When chromosomes break, “sticky ends” result. These sticky ends will readily combine with other chromosomes that have also broken apart. But they will almost never fuse with intact chromosomes due to the presence of telomeres. In addition to providing stability, telomeres are designed to prevent chromosomes from undergoing fusion with chromosome fragments.
For human chromosome 2 to arise, it would have required either telomere-telomere fusion (a virtual impossibility), or fusion of an intact chromosome at its telomere with a sticky end generated when another chromosome fractured near its telomere. This type of fusion can happen, but it is a rare occurrence.
The event would have had to occur in one of the gametes (sperm and egg cells), changing the number of chromosomes.
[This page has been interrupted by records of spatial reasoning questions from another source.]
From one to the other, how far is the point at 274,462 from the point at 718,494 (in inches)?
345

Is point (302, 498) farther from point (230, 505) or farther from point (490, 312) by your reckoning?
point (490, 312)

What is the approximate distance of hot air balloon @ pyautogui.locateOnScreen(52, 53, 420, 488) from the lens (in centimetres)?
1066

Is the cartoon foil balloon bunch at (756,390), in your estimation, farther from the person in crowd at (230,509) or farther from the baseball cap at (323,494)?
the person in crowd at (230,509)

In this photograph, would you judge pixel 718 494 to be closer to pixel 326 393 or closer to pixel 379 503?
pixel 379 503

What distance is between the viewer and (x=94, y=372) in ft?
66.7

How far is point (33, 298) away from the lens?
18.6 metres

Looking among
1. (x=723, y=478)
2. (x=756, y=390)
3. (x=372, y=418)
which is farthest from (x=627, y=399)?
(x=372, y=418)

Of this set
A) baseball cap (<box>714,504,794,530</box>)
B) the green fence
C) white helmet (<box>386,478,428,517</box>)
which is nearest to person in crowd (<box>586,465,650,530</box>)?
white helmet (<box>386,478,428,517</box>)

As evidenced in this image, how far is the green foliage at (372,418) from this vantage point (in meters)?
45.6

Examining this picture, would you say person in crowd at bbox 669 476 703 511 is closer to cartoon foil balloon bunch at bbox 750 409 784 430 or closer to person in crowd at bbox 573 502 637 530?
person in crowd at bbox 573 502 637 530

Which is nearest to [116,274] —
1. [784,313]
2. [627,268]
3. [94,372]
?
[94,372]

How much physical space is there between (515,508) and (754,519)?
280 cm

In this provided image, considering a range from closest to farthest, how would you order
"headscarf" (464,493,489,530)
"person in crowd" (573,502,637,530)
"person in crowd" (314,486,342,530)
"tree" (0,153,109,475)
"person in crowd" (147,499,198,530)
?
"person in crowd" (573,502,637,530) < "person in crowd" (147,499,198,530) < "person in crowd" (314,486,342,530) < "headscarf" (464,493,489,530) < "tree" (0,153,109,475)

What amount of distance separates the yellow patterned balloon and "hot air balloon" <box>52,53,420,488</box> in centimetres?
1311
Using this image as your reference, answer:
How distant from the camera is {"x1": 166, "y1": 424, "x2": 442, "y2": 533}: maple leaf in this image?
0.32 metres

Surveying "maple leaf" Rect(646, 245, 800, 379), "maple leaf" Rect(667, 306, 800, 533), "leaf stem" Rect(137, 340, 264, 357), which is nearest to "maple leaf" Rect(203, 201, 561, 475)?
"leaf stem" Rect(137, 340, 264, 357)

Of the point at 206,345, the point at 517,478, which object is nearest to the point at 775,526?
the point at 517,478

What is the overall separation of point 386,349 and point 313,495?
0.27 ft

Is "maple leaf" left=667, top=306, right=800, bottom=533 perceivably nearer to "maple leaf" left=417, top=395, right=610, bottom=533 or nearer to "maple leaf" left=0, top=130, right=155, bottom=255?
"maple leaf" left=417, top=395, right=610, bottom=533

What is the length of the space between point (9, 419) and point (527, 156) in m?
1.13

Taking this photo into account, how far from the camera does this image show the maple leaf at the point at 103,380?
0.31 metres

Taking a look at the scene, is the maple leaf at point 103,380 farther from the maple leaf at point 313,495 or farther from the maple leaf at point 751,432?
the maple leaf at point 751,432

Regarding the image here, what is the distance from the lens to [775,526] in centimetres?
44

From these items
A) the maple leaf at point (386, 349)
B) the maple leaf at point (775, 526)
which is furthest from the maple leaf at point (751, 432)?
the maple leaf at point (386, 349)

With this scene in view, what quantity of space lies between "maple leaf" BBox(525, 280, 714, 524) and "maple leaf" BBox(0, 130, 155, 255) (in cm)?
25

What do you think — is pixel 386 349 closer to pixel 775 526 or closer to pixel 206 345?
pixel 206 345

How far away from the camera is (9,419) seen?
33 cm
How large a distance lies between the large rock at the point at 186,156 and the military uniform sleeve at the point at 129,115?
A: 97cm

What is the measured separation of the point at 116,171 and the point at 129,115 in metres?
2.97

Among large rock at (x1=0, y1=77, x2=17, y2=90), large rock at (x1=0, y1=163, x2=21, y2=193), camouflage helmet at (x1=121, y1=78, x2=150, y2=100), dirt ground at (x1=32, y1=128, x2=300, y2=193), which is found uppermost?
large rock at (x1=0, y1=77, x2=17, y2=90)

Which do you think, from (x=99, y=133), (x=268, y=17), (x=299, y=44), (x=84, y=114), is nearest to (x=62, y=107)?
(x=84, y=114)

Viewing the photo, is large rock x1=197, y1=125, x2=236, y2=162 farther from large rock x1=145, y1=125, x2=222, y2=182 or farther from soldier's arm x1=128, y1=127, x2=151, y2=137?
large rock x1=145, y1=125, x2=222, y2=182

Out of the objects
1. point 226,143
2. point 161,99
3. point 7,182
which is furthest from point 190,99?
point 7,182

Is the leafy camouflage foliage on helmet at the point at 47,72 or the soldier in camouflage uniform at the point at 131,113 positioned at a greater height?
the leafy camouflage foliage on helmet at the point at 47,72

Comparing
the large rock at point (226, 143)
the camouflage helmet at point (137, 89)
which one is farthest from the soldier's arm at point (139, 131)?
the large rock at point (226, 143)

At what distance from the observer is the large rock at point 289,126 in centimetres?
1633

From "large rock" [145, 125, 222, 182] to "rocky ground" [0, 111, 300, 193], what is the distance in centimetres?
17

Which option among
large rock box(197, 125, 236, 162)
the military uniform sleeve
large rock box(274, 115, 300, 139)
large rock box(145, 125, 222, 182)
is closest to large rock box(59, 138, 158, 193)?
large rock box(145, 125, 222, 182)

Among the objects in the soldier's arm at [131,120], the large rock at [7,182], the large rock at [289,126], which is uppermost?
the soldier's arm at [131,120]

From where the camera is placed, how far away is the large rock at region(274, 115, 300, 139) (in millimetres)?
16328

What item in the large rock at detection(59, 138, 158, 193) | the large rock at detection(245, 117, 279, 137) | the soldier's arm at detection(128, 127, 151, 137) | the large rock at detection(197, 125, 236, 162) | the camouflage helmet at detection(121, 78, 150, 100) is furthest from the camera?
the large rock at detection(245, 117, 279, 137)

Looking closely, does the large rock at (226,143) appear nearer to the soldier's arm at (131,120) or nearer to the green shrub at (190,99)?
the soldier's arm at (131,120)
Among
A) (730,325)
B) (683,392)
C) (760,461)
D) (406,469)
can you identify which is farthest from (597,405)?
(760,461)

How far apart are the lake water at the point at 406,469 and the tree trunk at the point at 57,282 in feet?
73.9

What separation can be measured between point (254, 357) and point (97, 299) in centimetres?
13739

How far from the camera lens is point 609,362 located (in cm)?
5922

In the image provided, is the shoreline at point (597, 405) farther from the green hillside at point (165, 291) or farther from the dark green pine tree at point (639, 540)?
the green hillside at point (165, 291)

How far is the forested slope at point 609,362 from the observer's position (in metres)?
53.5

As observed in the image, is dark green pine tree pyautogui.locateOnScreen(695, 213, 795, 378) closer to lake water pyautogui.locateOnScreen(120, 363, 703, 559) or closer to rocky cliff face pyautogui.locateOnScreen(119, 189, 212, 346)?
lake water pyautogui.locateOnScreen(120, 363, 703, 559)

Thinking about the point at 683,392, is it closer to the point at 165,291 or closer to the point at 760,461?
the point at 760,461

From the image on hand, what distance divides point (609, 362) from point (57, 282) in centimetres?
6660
When the chromosome number in the sperm doesn’t match that of the egg , fertilization almost always results in either: (1) a nonviable zygote/embryo; (2) a viable offspring that suffers from a diseased state; or (3) a viable but infertile offspring. Again, it is possible, but extremely rare for the resulting offspring to be viable and fertile.
Finally, once the fusion took place between chimp chromosomes 2A and 2B, there would have had to have been what evolutionary biologists call a selective sweep. This event occurs when a mutation imparts such a large advantage that it rapidly sweeps through the population, becoming fixed, and reducing the genetic variability of the group.
To summarize, in order for human chromosome 2 to arise from the fusion of two chromosomes, a succession of several highly improbable events would have had to have taken place. Thus, the evolutionary account of the history of human beings seems untenable.